## 作業内容
1. 広報の設計に関する抜粋文では、1発の動きで何かを得ようとすることは何と同じだとされていますか。
2. 広報の設計に関する抜粋文の続きを、最後の文の後から書き継いでください。

## 抜粋文
以前広報について具体的な手法についてまとめたのですが、意外と好評をいただけたので、今回は逆に観念的な部分をベースに認知からクロージングまでの設計についてまとめてみたいと思います。

他人が顧客に変わるまで

広報というとSNSで発信とか、チラシを撒くとか、看板を出すとか手法の話に行きがちですが、もちろん単発の何かを投げたところで期待した効果は得られません。
1発の動きで何かを得ようというのはギャンブルとおなじ。
たとえその時は偶然上手くいったとしても、それは確率論の話で再現性がありません。
本当に戦略として考えるなら単発の打ち手でどうこうしようというのではなく、具体的にクロージングまでの流れを考えておく必要があるわけです。

全く自分たちのプロダクトに関心がない状態から最終的な顧客になるまでの流れをざっくりまとめると次の様になります。

①認知→②習慣化→③ファン→(④相手側に需要が発生)→⑤顧客化

自分のサービスに対して需要のある層にアプローチするというのが一般的な広告手法だとは思うのですが、これだけ競合が溢れている現在でそれができるのは十分な資本かブランドがある場合だけ。
(ちなみにブランドがある個人の場合はSEO対策+ブランド力でピンポイントに顧客にアプローチするのが最も効果的でしょう)

## 提供資料
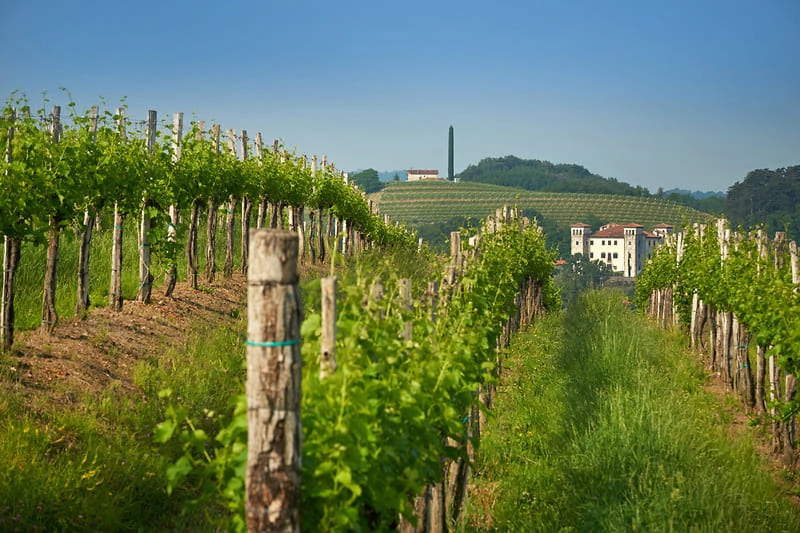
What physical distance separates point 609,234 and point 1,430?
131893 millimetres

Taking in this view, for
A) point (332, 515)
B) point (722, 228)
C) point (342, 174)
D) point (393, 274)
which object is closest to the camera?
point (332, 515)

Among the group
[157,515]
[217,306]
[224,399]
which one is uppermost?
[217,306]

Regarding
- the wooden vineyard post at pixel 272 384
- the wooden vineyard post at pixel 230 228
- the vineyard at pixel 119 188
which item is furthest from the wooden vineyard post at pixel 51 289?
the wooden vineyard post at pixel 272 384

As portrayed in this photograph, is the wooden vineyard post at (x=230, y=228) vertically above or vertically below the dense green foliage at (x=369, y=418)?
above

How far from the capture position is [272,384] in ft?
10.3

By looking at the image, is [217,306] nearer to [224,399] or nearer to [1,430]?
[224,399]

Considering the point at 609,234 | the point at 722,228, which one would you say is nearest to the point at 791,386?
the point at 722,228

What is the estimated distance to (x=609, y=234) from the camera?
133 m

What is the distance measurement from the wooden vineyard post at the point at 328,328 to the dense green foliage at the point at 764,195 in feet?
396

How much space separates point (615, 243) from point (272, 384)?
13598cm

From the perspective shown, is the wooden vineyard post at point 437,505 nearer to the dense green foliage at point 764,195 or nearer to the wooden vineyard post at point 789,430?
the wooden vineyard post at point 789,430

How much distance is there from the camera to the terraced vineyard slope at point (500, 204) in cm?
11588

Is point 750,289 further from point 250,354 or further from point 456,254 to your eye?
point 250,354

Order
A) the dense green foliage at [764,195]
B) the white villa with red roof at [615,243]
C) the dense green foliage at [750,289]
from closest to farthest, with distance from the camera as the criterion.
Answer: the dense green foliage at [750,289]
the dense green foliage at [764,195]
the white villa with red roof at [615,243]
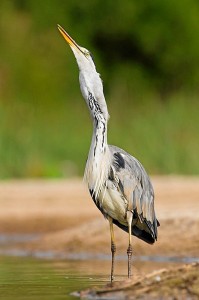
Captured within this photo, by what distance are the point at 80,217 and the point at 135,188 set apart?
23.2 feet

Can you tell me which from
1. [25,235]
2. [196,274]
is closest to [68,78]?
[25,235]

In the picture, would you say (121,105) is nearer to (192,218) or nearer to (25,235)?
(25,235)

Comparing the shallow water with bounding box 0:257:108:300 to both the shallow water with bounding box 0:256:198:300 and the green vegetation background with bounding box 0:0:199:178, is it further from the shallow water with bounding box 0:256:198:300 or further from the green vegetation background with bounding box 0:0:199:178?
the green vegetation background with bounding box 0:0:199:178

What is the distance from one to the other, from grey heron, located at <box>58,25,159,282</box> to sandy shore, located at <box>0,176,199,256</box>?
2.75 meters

==

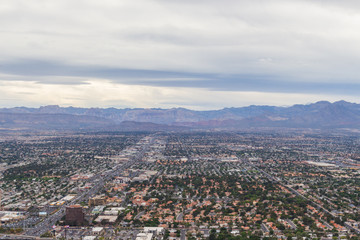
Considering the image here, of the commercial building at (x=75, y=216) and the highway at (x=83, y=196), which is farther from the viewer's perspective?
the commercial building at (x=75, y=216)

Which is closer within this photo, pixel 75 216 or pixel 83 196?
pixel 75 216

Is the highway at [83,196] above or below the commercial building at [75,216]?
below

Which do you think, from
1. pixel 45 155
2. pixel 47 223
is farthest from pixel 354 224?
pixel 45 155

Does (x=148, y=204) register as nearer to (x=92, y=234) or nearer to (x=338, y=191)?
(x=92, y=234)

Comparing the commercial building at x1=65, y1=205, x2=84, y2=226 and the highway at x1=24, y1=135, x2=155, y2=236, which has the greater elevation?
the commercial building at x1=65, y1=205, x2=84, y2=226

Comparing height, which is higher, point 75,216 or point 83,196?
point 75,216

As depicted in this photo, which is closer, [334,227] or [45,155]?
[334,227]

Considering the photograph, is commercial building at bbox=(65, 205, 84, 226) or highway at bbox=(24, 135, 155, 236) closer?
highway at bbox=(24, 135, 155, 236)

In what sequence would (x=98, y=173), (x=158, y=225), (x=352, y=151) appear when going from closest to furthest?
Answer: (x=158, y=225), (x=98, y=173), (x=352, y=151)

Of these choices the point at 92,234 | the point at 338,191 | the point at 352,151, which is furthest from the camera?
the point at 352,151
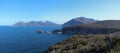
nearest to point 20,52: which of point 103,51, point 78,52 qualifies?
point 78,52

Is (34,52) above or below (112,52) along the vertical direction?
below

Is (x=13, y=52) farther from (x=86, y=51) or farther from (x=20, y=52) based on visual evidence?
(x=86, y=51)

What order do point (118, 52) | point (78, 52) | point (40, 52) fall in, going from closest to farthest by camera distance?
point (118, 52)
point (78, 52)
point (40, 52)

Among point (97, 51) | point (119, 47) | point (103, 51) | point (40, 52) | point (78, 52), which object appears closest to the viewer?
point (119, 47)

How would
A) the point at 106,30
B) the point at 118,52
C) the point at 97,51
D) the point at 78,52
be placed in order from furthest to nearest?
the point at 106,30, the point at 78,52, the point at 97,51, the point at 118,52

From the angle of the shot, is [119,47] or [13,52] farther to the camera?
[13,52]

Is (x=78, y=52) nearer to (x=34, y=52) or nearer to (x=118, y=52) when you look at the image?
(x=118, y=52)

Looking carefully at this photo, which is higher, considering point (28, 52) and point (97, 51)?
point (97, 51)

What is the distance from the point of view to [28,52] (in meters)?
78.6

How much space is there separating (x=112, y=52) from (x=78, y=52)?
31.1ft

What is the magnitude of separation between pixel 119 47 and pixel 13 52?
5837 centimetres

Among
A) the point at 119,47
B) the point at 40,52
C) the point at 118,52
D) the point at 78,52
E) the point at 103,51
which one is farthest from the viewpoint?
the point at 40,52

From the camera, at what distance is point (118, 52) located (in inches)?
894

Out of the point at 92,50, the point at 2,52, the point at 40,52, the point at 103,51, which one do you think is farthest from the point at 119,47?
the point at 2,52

---

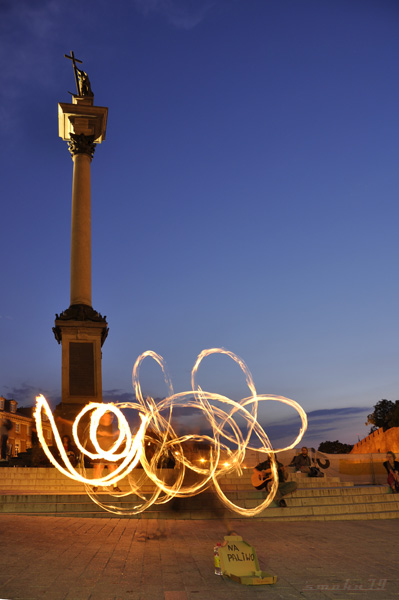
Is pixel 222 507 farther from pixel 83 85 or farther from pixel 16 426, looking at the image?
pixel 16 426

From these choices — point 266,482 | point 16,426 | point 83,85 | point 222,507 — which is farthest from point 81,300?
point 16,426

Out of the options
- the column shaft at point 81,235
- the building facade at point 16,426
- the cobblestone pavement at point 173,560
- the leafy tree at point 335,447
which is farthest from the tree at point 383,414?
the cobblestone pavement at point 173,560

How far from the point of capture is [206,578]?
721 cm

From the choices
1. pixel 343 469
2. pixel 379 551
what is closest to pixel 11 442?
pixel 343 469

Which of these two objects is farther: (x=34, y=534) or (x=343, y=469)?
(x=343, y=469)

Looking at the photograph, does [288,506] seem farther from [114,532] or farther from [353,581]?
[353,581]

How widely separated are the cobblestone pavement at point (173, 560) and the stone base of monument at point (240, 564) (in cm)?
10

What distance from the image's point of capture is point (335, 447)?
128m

## 解答
1. ギャンブルと同じだとされています。

2.
小規模の事業で大手と比較すればブランドで勝てない場合、上記のステップを意識した広報戦略を立てておくのが有効というのが僕の持論です。

①認知〜そこに「ある」と気づいてもらう〜

どんなサービスでもまずは「そこにあるんだ」ということに気がついて貰えなければ何も起こりません。
言語学で「名付ける」というのは世界を文節化する事だなんていうのですが、広報における認知度はまさにこれに近い感じです。
僕たちは日常生活の中で大半の目にした光景を単なる風景として近くせずに流しています。
これはWEB空間でもチラシ織り込みなどでも同じで大半の情報を雑音としてスルーしている。
そんな風景やノイズとして流されている状態から、「そこにある」と文節化してもらう努力をするのが①の認知の段階と言えるでしょう。

ここの段階は店舗であるなら看板、のぼり、暖簾といったものかもしれません。
まずはとにかく認知をしてもらう。
そのためにはa生体レベルの反応、b導線の意識、c興味の刺激などの切り口があります。

生体レベルというのは無意識についつい反応してしまうという部分に注目する事です。
例えばロードサイドの店舗でのぼりが何本も風になびいていて、そこに「特性ラーメン」とデカデカと書かれていたら、車で日頃そこを通る人たちには「ラーメン屋ができたんだ」と認識されやすくなるでしょう。
同様の効果を徒歩の人たちに期待するならのれんが有効です。
某買取サービスのフランチャイズのお店では徒歩の高齢者に知ってもらうために必ず店舗の入り口をのれんにしているのだそう。
あるいはここにはライトなども含まれてきます。
夜にA型看板にライトが当たっていれば、僕たちは「やっている」と無意識に判断します。
ただ看板を出すのではなくライトを当てる事でその認知をとりに行くわけです。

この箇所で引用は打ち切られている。